La jornada debería funcionar también como mecanismo de detección. Cada aclaración puede clasificarse por causa: falta de liquidez, cuenta no actualizada, fuga, inconformidad con la lectura, inmueble desocupado, cambio de propietario o error de facturación. Ese registro convertiría una actividad de cobranza en una fuente de información para planear mantenimiento y comunicación. Si muchas quejas se concentran en una zona, podrían indicar problemas de medición, presión irregular o infraestructura deteriorada, no únicamente incumplimiento vecinal.
Hay además un riesgo de protección de datos. Los recibos contienen información sobre la cuenta y el inmueble, y la atención en espacios abiertos puede exponer datos personales frente a terceros. El personal debe verificar la identidad, evitar anunciar saldos en voz alta y entregar comprobantes de manera segura. La rapidez del operativo no debe justificar prácticas que comprometan la privacidad o faciliten fraudes.
De la campaña temporal a una política de cobranza más inteligente
El futuro de este tipo de acciones dependerá de si el municipio las integra en una estrategia más amplia. Las jornadas itinerantes pueden complementarse con notificaciones anticipadas, convenios transparentes, canales digitales sencillos, módulos en mercados o centros comunitarios y programas específicos para hogares vulnerables. El objetivo no tendría que ser solo cobrar más, sino cobrar mejor: con información confiable, reglas previsibles y soluciones proporcionales a la capacidad de pago.
Una tendencia probable es la segmentación de usuarios. No requiere la misma respuesta una cuenta con un recibo vencido que una deuda acumulada durante años. Los primeros necesitan recordatorios y facilidades de pago; los segundos pueden requerir una revisión integral, convenio formal y seguimiento.
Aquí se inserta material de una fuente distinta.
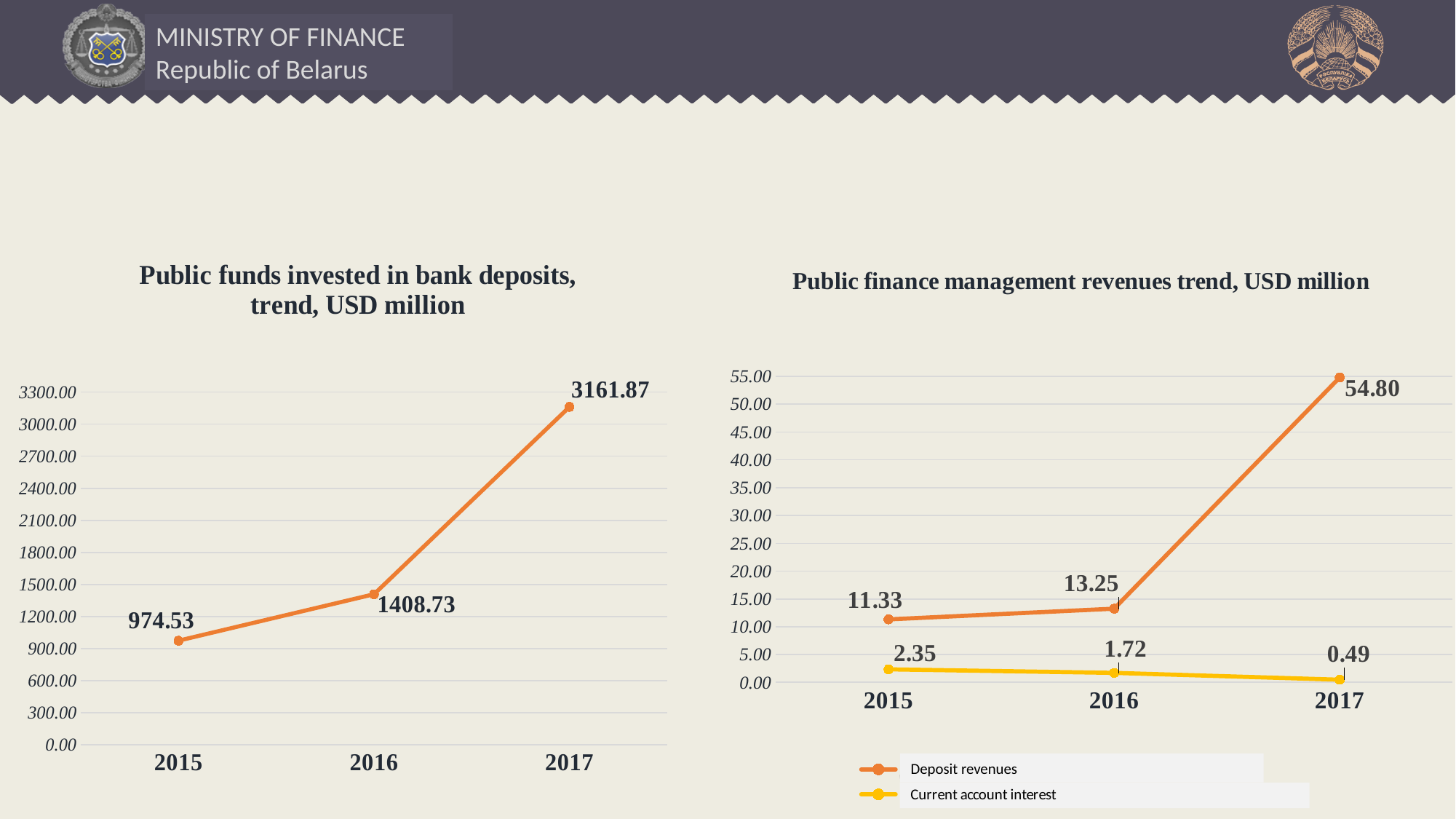
In the 'Public funds invested in bank deposits' chart, what is the difference between the 2017 and 2015 values? 2187.34 In the 'Public funds invested in bank deposits' chart, which year has the highest value? 2017 In the 'Public funds invested in bank deposits' chart, do the values rise or fall from 2015 to 2017? rise In the 'Public finance management revenues trend' chart, do the Current account interest values rise or fall from 2015 to 2017? fall In the 'Public finance management revenues trend' chart, which year has the lowest Current account interest value? 2017 In the 'Public finance management revenues trend' chart, what is the Deposit revenues value for 2017? 54.80 In the 'Public finance management revenues trend' chart, what is the Current account interest value for 2016? 1.72 In the 'Public funds invested in bank deposits' chart, what is the value for 2016? 1408.73 How many series does the legend of the 'Public finance management revenues trend' chart list? 2 In the 'Public finance management revenues trend' chart, which is larger in 2016: Deposit revenues or Current account interest? Deposit revenues In the 'Public finance management revenues trend' chart, what is the difference between Deposit revenues and Current account interest in 2015? 8.98 What kind of chart is the 'Public funds invested in bank deposits' chart? line chart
La clasificación también puede incorporar el tipo de inmueble y el historial de cumplimiento, siempre bajo criterios públicos y verificables. Sin esa segmentación, el organismo corre el riesgo de aplicar descuentos generales que resulten costosos o poco eficaces.
También será decisiva la transparencia sobre el destino de los recursos. Cuando una familia decide pagar un adeudo, puede preguntarse qué mejora concreta se financiará con ese dinero. La respuesta no tiene que prometer obras específicas para cada colonia, pero sí explicar cómo la recaudación contribuye a mantener pozos, reparar redes, atender fugas y sostener la continuidad del servicio. La legitimidad del cobro crece cuando el ciudadano puede vincular su pago con un sistema que funciona y rinde cuentas.
La jornada de avenida Dalias y calle 35 representa, por ahora, una intervención limitada en tiempo y espacio. Su importancia real se conocerá después, cuando se observe cuántos usuarios fueron atendidos, cuánto se recuperó y cuántas cuentas permanecieron al corriente. El descuento puede abrir la puerta, pero la confianza se construye con lecturas verificables, respuestas consistentes, infraestructura atendida y resultados publicados.
Para los vecinos, la cita ofrece una oportunidad concreta de revisar su situación sin trasladarse a las oficinas centrales. Para OOMAPAS y el municipio, es una prueba de capacidad operativa y de sensibilidad frente a las barreras que explican parte del rezago. La decisión más importante será qué hacen después de la jornada: si convierten la atención territorial en seguimiento permanente, el operativo puede contribuir a una cultura de pago más estable; si queda reducido a una mañana de recaudación, su efecto será necesariamente pasajero.